> [課題 1] レコードのうち「Which of the objects, pixel」を含む行から最後の行までを、「separation」を「distance」に置き換え、ほかはそのままにして書き直してください。画像は答えに含めないでください。

> [本文抜粋]
__________

近年、画像形成技術の発展に伴い、例えば非接触型の投影露光製版や可視光レーザー製版等に適合したある種の高感度な光重合性感光層を用いる事で、細くビームを絞ったレーザー光をその版面上に走査させ、文字原稿、画像原稿などを直接版面上に形成させ、フイルム原稿を用いず直接製版が可能となる。
しかしながら、従来の高感度光重合性の印刷版は感光層と支持体の密着力が必ずしも強力ではないため、高速で大部数の印刷に使用すると、ベタ画像が抜けたり、細線やハイライト部が飛んだりする不具合を生じる。
【0003】
また、印刷時汚れが生じると印刷機上で版面をプレートクリーナーで拭き、インキを除去するが、感光層と支持体の密着力が弱いとハイライト部が飛ぶという問題があった。更に印刷枚数が多い場合、感光層と支持体の密着力が弱いと版面をプレートクリーナーで拭いた場合と同様に細線やハイライト部が除々に飛ぶという問題があった。
【0004】
ところが最近の市場動向として、生産性の向上のため露光時間の短縮化や、レーザーの長寿命化のためになるべく低出力で使用したいなどの要求が強く、直接製版可能な平版印刷版の更なる高感度化は永遠の課題である。しかしながら、感光層と支持体の密着力を十分に出し、印刷途中版面をプレートクリーナー等で拭いても、又数十万枚印刷しても、スタート時の印刷物と調子再現性が同じで、かつ汚れない更なる高感度な光重合性平版印刷版は非常に難しい状況にあった。
【0005】
特許登録第2712564号公報には、耐摩耗性等を向上させる目的で、バインダーとしてアリル基を有するポリウレタン樹脂を感光層に含有させることが記載されている。

__________

> [提供レコード]
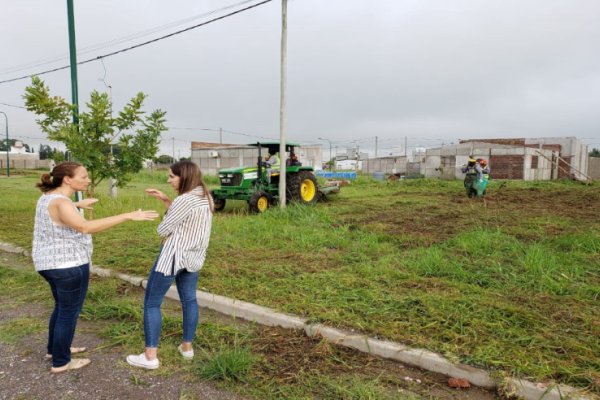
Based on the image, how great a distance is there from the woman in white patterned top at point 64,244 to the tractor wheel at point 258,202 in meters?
7.65

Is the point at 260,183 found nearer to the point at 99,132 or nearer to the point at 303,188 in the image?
the point at 303,188

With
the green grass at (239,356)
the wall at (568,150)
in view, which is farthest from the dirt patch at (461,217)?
the wall at (568,150)

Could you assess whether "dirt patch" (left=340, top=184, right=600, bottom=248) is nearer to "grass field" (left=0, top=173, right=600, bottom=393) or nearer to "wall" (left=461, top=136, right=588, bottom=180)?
"grass field" (left=0, top=173, right=600, bottom=393)

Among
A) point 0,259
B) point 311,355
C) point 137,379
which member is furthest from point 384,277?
point 0,259

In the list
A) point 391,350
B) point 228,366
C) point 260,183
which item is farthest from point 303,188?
point 228,366

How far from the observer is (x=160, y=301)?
322cm

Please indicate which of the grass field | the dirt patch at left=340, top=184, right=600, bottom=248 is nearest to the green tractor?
the grass field

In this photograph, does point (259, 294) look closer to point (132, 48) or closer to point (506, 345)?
point (506, 345)

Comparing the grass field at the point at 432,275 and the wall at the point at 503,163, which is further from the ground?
the wall at the point at 503,163

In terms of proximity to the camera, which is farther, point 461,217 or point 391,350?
point 461,217

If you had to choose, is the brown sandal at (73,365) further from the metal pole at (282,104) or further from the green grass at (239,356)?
the metal pole at (282,104)

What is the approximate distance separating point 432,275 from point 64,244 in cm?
405

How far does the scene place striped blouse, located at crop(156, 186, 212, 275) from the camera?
3.09m

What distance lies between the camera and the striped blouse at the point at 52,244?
9.92ft
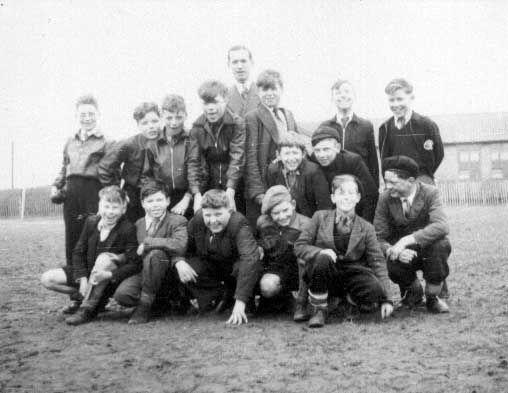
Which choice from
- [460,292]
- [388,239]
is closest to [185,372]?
Result: [388,239]

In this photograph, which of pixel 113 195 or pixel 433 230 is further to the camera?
pixel 113 195

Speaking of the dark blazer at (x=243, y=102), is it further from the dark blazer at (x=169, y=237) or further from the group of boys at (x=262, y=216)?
the dark blazer at (x=169, y=237)

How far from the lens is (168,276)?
4.95 meters

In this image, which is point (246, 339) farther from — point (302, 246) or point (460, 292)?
point (460, 292)

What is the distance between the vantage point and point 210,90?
5.13 meters

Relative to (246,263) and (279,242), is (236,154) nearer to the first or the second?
(279,242)

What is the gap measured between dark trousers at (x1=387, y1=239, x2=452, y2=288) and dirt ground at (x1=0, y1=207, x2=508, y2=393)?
33 cm

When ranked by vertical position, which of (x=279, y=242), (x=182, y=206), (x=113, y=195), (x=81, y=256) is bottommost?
(x=81, y=256)

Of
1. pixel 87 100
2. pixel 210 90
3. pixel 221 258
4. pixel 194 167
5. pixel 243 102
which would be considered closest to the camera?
pixel 221 258

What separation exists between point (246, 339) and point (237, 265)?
2.95 ft

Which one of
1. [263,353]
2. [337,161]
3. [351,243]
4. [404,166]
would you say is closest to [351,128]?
[337,161]

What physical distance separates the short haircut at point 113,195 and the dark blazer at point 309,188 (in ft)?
4.47

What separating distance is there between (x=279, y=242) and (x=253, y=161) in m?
0.88

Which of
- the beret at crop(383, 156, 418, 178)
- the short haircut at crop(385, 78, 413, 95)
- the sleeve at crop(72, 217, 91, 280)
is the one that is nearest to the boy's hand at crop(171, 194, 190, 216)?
the sleeve at crop(72, 217, 91, 280)
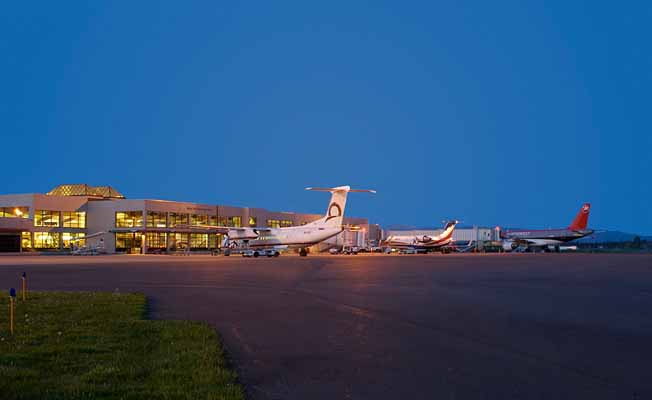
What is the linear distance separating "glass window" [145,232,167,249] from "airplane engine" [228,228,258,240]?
29.9m

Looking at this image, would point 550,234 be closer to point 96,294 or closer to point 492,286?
point 492,286

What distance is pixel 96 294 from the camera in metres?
17.2

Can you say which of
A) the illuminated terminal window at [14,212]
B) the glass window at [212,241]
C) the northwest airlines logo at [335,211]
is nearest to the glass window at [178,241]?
the glass window at [212,241]

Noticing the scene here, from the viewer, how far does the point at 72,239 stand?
3376 inches

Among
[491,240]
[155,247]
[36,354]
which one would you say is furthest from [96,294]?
[491,240]

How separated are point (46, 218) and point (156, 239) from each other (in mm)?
16456

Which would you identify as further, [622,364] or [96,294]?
[96,294]

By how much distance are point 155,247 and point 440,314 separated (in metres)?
80.8

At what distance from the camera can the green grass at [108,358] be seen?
21.4ft

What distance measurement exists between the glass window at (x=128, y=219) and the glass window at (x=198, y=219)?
1057 centimetres

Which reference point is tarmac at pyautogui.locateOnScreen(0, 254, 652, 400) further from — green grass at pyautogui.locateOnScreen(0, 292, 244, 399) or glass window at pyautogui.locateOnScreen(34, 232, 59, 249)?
glass window at pyautogui.locateOnScreen(34, 232, 59, 249)

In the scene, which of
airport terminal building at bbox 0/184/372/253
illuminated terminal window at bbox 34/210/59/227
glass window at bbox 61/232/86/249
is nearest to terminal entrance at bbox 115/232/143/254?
airport terminal building at bbox 0/184/372/253

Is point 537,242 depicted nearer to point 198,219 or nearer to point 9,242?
point 198,219

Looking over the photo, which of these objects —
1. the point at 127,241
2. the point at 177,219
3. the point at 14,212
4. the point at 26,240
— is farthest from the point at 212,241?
the point at 14,212
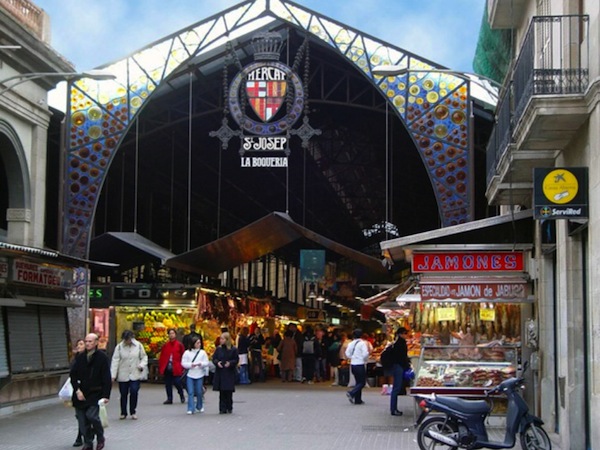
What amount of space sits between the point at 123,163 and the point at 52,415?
1562 cm

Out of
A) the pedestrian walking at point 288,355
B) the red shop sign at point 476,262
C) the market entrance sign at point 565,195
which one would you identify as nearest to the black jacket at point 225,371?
the red shop sign at point 476,262

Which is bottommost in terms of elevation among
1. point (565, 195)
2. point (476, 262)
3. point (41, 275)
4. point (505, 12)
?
point (41, 275)

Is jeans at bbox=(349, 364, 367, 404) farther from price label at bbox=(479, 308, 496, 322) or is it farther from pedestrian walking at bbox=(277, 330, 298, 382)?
pedestrian walking at bbox=(277, 330, 298, 382)

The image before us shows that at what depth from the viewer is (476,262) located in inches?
721

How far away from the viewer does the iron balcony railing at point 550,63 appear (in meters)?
12.5

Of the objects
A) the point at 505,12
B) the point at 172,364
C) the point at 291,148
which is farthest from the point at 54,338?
the point at 291,148

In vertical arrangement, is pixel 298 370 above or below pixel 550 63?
below

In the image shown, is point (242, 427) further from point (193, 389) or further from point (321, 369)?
point (321, 369)

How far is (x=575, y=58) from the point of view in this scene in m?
13.4

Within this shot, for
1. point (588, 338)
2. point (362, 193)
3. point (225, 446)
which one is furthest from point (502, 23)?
point (362, 193)

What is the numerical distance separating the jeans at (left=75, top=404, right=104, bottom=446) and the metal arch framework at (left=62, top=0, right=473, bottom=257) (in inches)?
491

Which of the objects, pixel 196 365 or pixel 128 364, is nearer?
pixel 128 364

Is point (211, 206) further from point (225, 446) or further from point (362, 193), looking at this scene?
point (225, 446)

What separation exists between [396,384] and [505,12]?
6965 millimetres
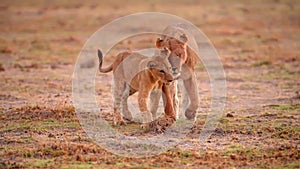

__________

> [課題 2] 光重合性平版印刷版についての本文抜粋を、最後の文の後から書き継いでください。

> [解答 1]
Which of the objects, pixel 196 365 or pixel 128 364, is nearer?
pixel 128 364

Is point (211, 206) further from point (225, 446) or further from point (362, 193), looking at this scene?
point (225, 446)

What distance exists between [396,384] and [505,12]?
6965 millimetres

> [解答 2]
しかしながら、この特許登録第2712564号公報に記載の技術を用いても、十分な特性を持つ平版印刷版用原版を得ることはできなかった。
【0006】
【発明が解決しようとする課題】
従って本発明は、強固な感光層と支持体の密着力により、より高感度でかつ、耐刷性および汚れ性にも優れ、プレートクリーナーで版面のインキを除去しても又多量の印刷を行っても細線やハイライトが飛ばず、直接レーザー書き込みも可能なネガ型光重合性の平版印刷版用原版を提供することを目的とする。
【0007】
【課題を解決するための手段】
本発明者らは、鋭意検討の結果、光重合性感光層のバインダー成分として末端に少なくとも1個のエチレン性不飽和重合性基を有するアルカリ可溶性ポリウレタン樹脂と光重合開始剤としてチタノセン化合物とを含有することにより上記目的を達成できることを見出し、本発明を成すに至ったものである。
即ち、本発明は、アルミニウム支持体上に、末端に少なくとも1個のエチレン性不飽和重合性基を有するアルカリ可溶性ポリウレタン樹脂と付加重合可能なエチレン性不飽和二重結合を有する化合物とチタノセン化合物とを含有する光重合性感光層を有する平版印刷版用原版である。
【0008】
本発明の平版印刷版用原版の作用機構は、明確ではないが、ポリウレタン樹脂が末端に有するエチレン性不飽和重合性基により、ポリウレタン樹脂自身も重合反応してより緻密な架橋構造を形成することができることに加え、光重合開始剤であるチタノセン化合物が2つのラジカルを発生することにより、このチタノセン化合物自身が架橋作用を生じ、さらに緻密な架橋構造を形成することができる、と考えられる。
特許登録第2712564号公報に記載の技術では、光重合開始剤として2つのラジカルを発生するチタノセン化合物を用いていないため、光重合開始剤自身が架橋作用を生じより緻密な架橋構造を形成するということはない。
【0009】
【発明の実施の形態】
以下、本発明の平版印刷版用原版について詳細に説明する。
〔末端に少なくとも1個のエチレン性不飽和重合性基を有するアルカリ可溶性ポリウレタン樹脂
はじめに、本発明の平版印刷版用原版において最も重要な要素である、その光重合性感光層に含有される、末端に少なくとも1個のエチレン性不飽和重合性基を有するアルカリ可溶性ポリウレタン樹脂について説明する。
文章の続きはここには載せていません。